Using less variable inside microsoft gradient

I'm having some trouble getting .LESS to recognize that there is a variable in a string. Here is my current code

filter: progid:DXImageTransform.microsoft.gradient(startColorstr='@{startColor}', endColorstr='@{endColor}', GradientType=0);

@startColor and @endColor are both variables.

How can I place a .LESS variable inside a string?

EDIT:

I fixed it (I think..) Here is the end code that works for me

filter: progid:DXImageTransform.Microsoft.Gradient(startColorstr=@startColor, endColorstr=@endColor, GradientType=0);

Upvotes: 8

Views: 2552

Answers (2)

luis19mx
luis19mx

Reputation: 401

It´s best to escape the entire filter property using: ~"filter" and wrapping the less variable (without the "@" symbol) in curly brackets.

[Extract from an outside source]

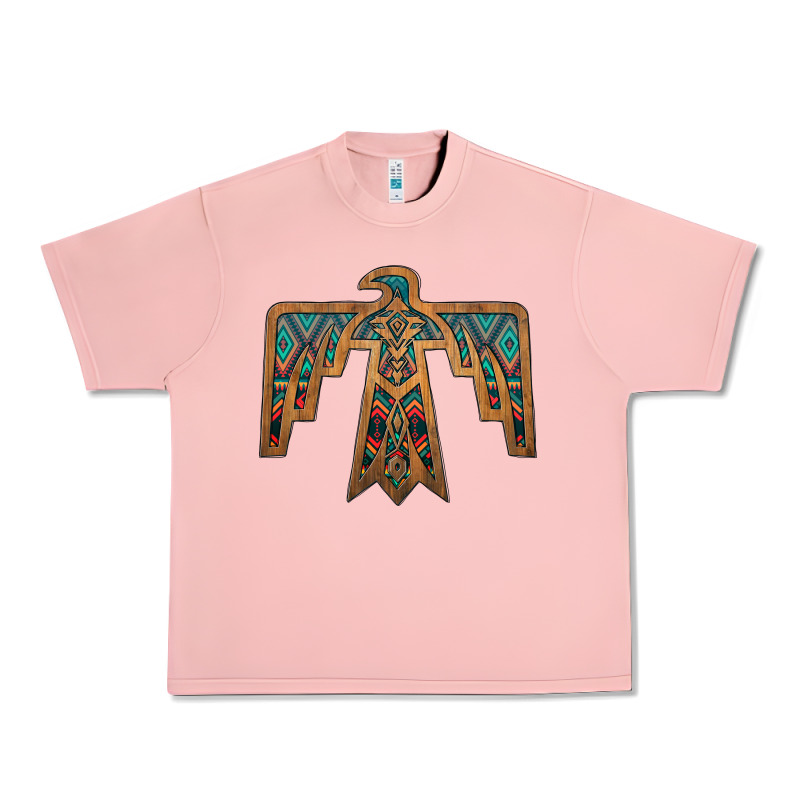 Thunderbird Urban Heavy Tee by JahusDesignShop | Teevron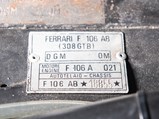 1976 Ferrari 308 GTB 'Vetroresina' Group 4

I´ve created a mixins that properly transform a color and opacity values into a rgba and an argb values respectively:

.rgba(@color, @opacity) {
    @rgba: fade(@color, @opacity);
    @ieColor: argb(@rgba);

    background-color: @rgba;
    filter: ~"progid:DXImageTransform.Microsoft.gradient( startColorstr='@{ieColor}', endColorstr='@{ieColor}',GradientType=0)";
}

Upvotes: 3

SciSpear
SciSpear

Reputation: 2008

Try:

filter: ~"progid:DXImageTransform.Microsoft.gradient(startColorstr='@{startColor}', endColorstr='@{endColor}', GradientType=0)"

The tilda and quotes allow you actually escape code for just this situation. I also end up using for my opacity stuff but that is because I want to reusing the word opacity as the function name.